By using advanced technologies within pattern recognition, machine learning and computer aided decision support systems, as well as new IoT devices, software can make automated decisions on behalf of the user, or provide guidance to allow users to make intelligent decisions based on smart patterns. This is achieved through self-learning software that assumes actions based on previous or similar scenarios and uses that to pre-populate and self-drive.
Interaction with the software is minimized to only involve people when human intelligence and experience is critical to resolving a business issue or to drive business processes in the right direction. If user interaction is required, a UI will be provided in its simplest form to accommodate that, on the users preferred device of choice, intelligently adapted to the situation.
Incredible value can be derived by limiting the amount of manual input required by users so they can focus on serving customers. This is the future of business software.
What is self-driving enterprise software really about?
In a nut shell self-driving enterprise software is literally about creating software with which the user does not need to interact, or at least interaction is minimized.
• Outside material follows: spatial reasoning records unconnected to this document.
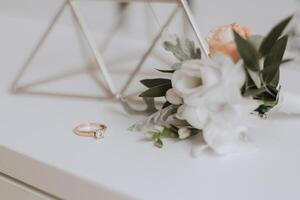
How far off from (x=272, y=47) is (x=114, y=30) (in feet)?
2.18

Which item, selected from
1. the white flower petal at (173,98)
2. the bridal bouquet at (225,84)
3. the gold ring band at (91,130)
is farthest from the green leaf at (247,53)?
the gold ring band at (91,130)

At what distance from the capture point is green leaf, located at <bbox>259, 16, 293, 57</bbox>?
0.54 m

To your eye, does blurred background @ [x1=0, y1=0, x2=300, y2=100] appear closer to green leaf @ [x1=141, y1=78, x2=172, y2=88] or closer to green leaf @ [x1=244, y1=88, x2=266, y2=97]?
green leaf @ [x1=141, y1=78, x2=172, y2=88]

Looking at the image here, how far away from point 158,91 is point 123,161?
112 millimetres

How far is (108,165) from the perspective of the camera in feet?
1.87

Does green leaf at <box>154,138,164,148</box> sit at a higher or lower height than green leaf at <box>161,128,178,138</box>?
lower

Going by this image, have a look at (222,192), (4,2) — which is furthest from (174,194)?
(4,2)

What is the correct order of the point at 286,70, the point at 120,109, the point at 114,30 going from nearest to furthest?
the point at 120,109 → the point at 286,70 → the point at 114,30

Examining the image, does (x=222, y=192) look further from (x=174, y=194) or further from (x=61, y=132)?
(x=61, y=132)

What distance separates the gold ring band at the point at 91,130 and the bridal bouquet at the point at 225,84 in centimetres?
7

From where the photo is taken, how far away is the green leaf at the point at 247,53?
1.77 feet

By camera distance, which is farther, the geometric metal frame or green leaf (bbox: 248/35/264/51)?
the geometric metal frame

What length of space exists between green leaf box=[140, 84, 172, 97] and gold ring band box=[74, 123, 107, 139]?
0.26ft

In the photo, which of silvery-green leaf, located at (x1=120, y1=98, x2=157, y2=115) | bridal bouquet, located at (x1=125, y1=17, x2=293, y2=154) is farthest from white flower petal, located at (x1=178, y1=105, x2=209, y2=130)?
A: silvery-green leaf, located at (x1=120, y1=98, x2=157, y2=115)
The reality is that the majority of the interactions users have with their enterprise software is administrative. It’s not about doing their job well or running their business but simply maintaining the mechanics of sending invoices, doing bookkeeping or filing expense reports.
All these mechanic interactions can be tracked, analyzed and fed into algorithms so the software can learn typical usage patterns within a specific context whether that’s procurement, invoicing, bookkeeping or expenses. Through pattern recognition and statistical analysis the software can “learn” typical user actions in specific situations and automate the expected action in the future.
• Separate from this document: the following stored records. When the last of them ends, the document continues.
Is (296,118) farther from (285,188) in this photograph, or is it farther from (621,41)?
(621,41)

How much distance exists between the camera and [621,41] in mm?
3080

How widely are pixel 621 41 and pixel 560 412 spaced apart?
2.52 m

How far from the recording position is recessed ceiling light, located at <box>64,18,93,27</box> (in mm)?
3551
Analyzing past interactions will allow us to construct more semi-intelligent solutions. Solutions that dynamically alter behavior based on previous interactions, decisions and user actions. There are a number of different aspects to self-driving software.
The fundamental idea of adaptive UI is, as the name suggests, UI that intelligently adapts to the user based on previous interactions. In today’s enterprise software, forms or screens typically contain many fields that need to be filled out by the user. Some fields are linked with other fields, and there are even hard dependencies meaning that if a certain field has a specific value, others need to be populated exactly right for the system to accept the data as a whole. As a causal user simply entering a purchase order it can be a horrifying experience – regardless of how nice the UI looks. The adaptive UI records everything the user is doing, when he or she is doing it and in what order. If a user always populates a specific number of fields with the same values it can do that automatically. Even better, if some fields are always left untouched – they can be removed dynamically from the UI to make it less ‘noisy’ or confusing. By removing un-used fields, and populating everything automatically based on previous interactions – the system can complete the task on the user’s behalf. For example, if someone orders A4 binders on every second Monday from the same vendor, the system might as well just do it.
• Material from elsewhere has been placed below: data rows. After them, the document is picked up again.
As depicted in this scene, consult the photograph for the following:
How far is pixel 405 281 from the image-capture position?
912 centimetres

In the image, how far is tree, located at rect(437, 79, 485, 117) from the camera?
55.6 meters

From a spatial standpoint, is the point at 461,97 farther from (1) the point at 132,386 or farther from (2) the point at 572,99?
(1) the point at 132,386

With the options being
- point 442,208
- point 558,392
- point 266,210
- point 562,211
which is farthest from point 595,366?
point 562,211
Normally business processes require user interaction for approvals. A manager needs to approve a request for a new laptop from one of his reports for example. If the manager in question always approves requests within certain criteria, most commonly the price, the system can give that approval and notify the manager it’s been done.
Historical and Current Data
What I’ve discussed above is all based on historical data; however, using aggregation of historical and current data – like your present location software has the ability to automatically populate travel expenses, field service work reports, and even suggest additional maintenance work do be done as part of a field service visit.
Some examples of where self-driving ERP will add significant value:
Expense reporting is a great example of an administrative task that lends itself to self-driving software. In the future systems will automatically create line items in an expense report based on the scanning of a receipt. By extracting the address the system can gauge what the item is and based on the time know if it’s breakfast, lunch or dinner. Essentially populating the complete line. Rather than having to store the receipt, go into the system and enter expense type, date, amount, all the user has to do is photograph the receipt.
Within field service, systems can schedule maintenance visits for equipment based on the previous maintenance of similar equipment at other customers. Also, if a visit is already planned, it may prove more economical to – pro-actively – service other equipment while already on-site.
The future is here
Previously analyzing massive amounts of data was expensive due to the amount of data storage and computational power required. However, due to ever decreasing prices on storage and CPU, running advanced algorithms becomes more accessible enabling inclusion of semi-intelligent agents into a vast majority of the functionality within enterprise software. Customers will benefit from being able to focus on running their businesses and serving their clients rather than the tedious mechanics of maintaining the ERP.
This is why we focus on developing enterprise software that allows customers to focus on their business instead of focusing on the software, by making it completely self-driving. We’re already starting to deliver this in our software.